- WHAT IS REQUIRED
Comb through the entries for "California" and pull out each line that holds it.

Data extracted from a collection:

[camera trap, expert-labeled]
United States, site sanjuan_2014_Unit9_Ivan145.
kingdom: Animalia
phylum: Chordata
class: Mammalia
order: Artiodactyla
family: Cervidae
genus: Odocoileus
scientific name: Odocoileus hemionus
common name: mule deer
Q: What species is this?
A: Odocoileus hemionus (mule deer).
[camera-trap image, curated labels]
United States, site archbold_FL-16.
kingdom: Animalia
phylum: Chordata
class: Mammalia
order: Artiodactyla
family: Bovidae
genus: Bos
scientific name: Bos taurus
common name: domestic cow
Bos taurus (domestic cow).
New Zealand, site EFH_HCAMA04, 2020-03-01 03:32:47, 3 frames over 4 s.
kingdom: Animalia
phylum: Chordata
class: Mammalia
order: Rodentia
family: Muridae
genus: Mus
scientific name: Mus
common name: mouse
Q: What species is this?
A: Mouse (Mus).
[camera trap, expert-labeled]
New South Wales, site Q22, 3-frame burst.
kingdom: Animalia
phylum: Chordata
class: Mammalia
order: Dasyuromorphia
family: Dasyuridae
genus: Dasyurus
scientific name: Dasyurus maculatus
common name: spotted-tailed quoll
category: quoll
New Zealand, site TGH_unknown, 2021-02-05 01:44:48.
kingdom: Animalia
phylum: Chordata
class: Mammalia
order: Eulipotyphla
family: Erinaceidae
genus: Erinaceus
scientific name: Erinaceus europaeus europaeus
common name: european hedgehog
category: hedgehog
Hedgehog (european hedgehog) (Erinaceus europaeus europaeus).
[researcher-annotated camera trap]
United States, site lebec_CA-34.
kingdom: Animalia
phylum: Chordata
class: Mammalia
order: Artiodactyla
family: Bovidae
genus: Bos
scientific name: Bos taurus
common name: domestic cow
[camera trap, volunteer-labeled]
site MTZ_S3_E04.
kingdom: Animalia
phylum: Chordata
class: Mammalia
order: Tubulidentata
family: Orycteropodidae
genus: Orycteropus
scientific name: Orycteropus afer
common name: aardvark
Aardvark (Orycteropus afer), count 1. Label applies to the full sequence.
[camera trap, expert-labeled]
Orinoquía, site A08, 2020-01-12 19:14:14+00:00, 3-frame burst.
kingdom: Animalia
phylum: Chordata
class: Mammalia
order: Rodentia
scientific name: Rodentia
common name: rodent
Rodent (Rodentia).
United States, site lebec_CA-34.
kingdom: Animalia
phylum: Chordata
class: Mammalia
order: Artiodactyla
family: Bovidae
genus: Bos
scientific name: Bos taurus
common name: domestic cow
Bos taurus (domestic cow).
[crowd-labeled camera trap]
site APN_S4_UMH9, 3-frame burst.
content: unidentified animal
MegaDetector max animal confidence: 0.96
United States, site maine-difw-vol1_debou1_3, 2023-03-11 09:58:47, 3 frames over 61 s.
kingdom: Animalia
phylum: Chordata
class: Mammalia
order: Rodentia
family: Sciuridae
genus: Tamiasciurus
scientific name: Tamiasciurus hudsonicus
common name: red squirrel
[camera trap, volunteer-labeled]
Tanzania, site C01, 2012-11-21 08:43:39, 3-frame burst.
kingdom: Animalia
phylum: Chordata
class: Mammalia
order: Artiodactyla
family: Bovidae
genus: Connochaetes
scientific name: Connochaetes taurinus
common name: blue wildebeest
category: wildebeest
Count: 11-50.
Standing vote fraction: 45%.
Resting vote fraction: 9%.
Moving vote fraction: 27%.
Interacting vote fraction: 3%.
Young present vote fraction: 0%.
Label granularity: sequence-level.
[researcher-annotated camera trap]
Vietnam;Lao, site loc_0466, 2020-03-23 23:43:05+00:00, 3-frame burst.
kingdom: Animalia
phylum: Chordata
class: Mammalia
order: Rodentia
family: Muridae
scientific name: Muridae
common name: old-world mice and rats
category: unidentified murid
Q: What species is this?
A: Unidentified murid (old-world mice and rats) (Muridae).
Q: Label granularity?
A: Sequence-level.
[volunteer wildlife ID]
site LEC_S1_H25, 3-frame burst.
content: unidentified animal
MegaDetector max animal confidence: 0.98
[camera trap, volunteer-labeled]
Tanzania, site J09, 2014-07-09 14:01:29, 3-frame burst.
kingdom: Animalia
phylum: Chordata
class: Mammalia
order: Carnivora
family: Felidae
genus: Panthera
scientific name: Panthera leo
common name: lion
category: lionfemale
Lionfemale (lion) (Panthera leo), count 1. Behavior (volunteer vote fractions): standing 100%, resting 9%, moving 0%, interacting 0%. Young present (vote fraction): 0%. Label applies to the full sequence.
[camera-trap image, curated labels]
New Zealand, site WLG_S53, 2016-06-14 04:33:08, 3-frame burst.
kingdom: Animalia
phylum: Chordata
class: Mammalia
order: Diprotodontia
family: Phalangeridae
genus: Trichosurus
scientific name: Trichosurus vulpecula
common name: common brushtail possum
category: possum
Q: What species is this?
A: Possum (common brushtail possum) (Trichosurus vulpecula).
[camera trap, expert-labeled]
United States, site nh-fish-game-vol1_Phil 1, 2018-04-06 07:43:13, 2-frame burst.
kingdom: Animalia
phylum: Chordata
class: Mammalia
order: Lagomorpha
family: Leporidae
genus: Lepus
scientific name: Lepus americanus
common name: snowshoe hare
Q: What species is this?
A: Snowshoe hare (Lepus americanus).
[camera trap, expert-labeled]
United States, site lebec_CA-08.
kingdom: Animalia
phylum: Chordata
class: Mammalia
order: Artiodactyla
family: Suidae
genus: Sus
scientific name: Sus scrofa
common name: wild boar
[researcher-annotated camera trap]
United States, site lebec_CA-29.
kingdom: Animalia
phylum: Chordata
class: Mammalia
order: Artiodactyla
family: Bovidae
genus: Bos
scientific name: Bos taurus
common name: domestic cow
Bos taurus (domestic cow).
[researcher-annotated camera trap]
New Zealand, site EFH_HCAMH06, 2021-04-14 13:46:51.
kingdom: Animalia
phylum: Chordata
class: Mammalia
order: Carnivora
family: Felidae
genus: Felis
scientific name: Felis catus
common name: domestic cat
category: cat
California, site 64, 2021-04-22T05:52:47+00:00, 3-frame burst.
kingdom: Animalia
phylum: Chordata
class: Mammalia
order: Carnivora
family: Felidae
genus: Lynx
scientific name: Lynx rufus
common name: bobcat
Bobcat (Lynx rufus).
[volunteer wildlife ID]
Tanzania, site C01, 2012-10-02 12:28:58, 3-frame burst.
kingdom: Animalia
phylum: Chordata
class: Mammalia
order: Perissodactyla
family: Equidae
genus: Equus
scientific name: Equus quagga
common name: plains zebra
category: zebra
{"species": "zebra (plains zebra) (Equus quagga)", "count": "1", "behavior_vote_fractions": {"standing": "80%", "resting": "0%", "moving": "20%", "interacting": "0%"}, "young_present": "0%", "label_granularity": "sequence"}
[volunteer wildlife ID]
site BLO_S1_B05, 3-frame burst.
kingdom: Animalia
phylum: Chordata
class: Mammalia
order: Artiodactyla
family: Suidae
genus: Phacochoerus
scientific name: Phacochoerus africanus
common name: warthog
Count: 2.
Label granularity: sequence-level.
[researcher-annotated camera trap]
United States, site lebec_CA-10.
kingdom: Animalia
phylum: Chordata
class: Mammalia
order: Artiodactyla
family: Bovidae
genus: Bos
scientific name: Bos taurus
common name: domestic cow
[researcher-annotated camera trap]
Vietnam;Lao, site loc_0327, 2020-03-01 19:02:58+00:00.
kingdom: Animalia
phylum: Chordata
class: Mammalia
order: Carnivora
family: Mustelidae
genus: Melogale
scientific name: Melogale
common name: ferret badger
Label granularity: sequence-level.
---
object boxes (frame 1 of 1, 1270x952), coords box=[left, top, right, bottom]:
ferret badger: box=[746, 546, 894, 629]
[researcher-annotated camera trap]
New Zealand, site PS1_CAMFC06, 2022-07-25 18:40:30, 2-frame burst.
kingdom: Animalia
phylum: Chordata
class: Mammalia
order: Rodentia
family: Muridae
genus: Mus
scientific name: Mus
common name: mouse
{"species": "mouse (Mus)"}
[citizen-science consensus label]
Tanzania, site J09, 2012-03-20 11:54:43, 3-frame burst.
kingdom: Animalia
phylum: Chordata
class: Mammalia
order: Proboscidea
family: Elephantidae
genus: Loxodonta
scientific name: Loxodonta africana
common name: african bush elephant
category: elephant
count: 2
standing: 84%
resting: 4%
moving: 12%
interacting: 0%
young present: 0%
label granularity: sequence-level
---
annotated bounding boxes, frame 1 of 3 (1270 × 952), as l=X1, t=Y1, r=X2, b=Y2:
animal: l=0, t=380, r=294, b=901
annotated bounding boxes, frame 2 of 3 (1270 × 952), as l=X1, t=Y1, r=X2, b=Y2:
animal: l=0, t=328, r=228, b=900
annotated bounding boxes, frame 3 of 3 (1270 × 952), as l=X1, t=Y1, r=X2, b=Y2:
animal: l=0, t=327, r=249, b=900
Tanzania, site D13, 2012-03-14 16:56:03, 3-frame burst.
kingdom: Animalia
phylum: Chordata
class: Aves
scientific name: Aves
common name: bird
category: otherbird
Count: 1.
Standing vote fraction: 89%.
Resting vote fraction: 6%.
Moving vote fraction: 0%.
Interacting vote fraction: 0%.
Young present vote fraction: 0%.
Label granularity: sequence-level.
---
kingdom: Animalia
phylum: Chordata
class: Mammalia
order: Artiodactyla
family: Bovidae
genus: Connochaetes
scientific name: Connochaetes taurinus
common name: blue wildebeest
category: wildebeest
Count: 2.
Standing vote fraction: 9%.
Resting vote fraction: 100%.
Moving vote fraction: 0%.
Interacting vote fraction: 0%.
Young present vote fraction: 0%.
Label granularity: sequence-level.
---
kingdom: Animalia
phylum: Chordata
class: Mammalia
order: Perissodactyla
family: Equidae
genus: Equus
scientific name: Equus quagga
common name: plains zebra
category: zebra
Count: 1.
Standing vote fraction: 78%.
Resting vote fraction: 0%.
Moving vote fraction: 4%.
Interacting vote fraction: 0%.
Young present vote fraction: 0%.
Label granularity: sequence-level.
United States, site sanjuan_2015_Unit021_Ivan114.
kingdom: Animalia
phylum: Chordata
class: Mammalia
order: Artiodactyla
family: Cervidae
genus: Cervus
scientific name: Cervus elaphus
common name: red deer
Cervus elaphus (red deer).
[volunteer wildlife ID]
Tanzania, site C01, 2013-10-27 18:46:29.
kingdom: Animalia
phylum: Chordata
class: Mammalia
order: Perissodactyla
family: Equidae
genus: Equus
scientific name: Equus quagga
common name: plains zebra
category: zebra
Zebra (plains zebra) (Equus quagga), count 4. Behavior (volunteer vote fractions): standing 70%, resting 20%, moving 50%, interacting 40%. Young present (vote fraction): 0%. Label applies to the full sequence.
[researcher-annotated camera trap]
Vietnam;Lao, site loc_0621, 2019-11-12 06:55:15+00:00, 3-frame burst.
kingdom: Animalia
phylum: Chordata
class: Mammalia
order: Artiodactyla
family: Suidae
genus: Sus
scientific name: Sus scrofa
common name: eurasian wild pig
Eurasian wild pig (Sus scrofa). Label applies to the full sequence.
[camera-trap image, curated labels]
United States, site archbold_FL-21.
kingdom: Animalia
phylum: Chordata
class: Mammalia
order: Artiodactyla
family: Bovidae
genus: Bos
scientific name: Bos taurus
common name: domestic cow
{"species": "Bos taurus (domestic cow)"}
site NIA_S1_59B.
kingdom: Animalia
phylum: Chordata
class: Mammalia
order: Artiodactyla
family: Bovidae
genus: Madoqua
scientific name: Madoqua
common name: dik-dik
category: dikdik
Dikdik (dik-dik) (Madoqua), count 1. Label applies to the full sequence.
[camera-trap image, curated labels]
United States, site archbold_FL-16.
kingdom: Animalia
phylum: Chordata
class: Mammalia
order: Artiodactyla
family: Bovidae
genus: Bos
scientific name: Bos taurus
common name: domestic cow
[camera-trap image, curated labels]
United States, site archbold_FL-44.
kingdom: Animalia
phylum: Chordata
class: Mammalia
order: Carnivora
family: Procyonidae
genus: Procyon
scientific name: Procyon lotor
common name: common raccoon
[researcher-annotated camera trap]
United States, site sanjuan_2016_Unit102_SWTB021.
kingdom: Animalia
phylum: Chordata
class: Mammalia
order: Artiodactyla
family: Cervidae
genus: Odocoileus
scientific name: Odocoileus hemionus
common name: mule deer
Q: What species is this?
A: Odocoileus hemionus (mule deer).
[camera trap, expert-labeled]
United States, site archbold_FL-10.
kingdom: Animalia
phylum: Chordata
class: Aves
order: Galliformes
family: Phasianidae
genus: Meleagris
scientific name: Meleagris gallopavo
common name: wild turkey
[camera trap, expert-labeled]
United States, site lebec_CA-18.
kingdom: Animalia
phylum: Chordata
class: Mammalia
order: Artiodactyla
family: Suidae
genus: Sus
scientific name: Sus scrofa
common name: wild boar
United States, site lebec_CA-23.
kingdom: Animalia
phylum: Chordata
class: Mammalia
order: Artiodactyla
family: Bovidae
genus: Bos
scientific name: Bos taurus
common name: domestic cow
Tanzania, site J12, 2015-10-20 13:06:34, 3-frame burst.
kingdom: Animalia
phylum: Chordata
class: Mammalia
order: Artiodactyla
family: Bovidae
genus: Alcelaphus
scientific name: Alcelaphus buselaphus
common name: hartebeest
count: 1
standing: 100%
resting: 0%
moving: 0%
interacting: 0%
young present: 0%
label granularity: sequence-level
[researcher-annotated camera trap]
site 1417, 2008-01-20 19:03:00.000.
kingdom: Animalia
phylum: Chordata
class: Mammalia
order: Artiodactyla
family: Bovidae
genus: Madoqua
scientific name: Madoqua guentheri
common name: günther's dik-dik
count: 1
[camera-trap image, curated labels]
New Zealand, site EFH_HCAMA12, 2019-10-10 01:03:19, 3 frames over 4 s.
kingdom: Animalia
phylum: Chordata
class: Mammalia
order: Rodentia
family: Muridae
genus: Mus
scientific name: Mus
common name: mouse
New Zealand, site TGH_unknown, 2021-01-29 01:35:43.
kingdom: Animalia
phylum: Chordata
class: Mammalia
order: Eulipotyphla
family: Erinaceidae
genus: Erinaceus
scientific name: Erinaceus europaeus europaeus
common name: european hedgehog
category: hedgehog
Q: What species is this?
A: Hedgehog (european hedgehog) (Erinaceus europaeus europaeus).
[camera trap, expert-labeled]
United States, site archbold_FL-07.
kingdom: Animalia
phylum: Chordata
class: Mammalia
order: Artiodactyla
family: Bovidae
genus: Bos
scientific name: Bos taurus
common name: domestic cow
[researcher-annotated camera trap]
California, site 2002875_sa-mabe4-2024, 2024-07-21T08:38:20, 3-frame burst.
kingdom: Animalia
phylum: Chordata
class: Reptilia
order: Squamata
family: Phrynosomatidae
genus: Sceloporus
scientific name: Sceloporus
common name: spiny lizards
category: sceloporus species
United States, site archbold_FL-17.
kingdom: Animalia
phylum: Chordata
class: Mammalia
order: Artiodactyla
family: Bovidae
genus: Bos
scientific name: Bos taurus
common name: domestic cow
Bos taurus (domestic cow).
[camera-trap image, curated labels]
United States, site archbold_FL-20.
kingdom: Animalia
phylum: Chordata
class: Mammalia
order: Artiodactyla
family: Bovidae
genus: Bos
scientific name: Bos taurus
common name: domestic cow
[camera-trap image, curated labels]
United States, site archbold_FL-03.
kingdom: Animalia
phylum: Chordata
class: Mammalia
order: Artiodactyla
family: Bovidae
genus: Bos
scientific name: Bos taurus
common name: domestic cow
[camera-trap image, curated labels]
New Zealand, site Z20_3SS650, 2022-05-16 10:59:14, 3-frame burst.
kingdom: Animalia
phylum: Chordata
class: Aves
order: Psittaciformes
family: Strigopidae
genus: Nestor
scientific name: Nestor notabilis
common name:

- YOUR SOLUTION
California, site 64, 2021-04-22T05:52:47+00:00, 3-frame burst.
California, site 2002875_sa-mabe4-2024, 2024-07-21T08:38:20, 3-frame burst.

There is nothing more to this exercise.